Finance minister Godongwana on load shedding in South Africa

Surprisingly high inflation figures from the US this week and the expectation that the US Federal Reserve will further increase interest rates in response will have a ‘spillover’ effect on South Africa, says finance minister Enoch Godongwana.

Speaking to Bloomberg TV at the sidelines of the G20 conference in Bali on Friday (15 July), Godongwana said this was due to how closely tied South Africa is with the global economy.

“Because South Africa’s economy is highly integrated into the global economy, whatever happens in the global economy will have spillover (effects) into the local economy. The content and nature of (this spillover) we don’t know at this stage – but it will impact (us).”

“Generally because you have seen a rising inflation rate it will have an impact on poorer nations, but in the case of South Africa we have been prudent fiscally over the past few years. We don’t have that much challenge and anticipate reaching a budget surplus within the next 10 years.”

Speaking on the ongoing load shedding in the country, Godongwana noted that this was a challenge South Africa has been grappling with for the last 14 years, with the outages costing about 40% of the country’s economic performance over that time.

He said that the government is working on several emergency interventions to address the load shedding crisis, including emergency procurement of new capacity and emergency maintenance. He added that president Cyril Ramaphosa will be addressing the nation on these interventions ‘in due course’.

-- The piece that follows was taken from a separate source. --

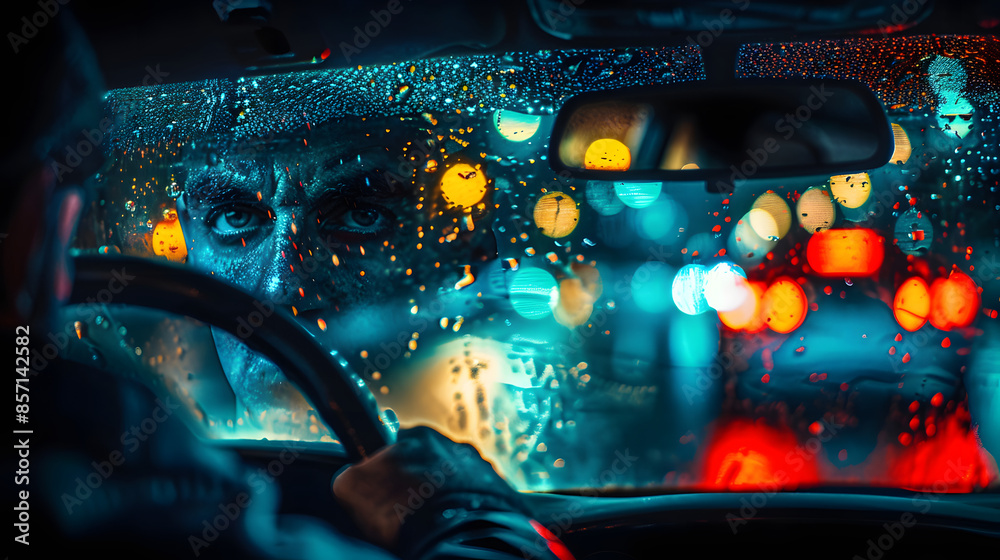 Poster Mysterious man driving at night through rain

Despite the power cuts and ongoing global energy crisis, Godongwana said Treasury’s GDP and inflation estimates remain unchanged, with the South African Reserve Bank forecasting inflation of 5.1% this year, with inflation also expected to remain below the 6% level in 2023.

“Our key problem is a growth issue and unemployment. There are a number of challenges that impact us in reigning in debt, but we are carefully watching those downside risks and building p appropriate buffers to deal with that.”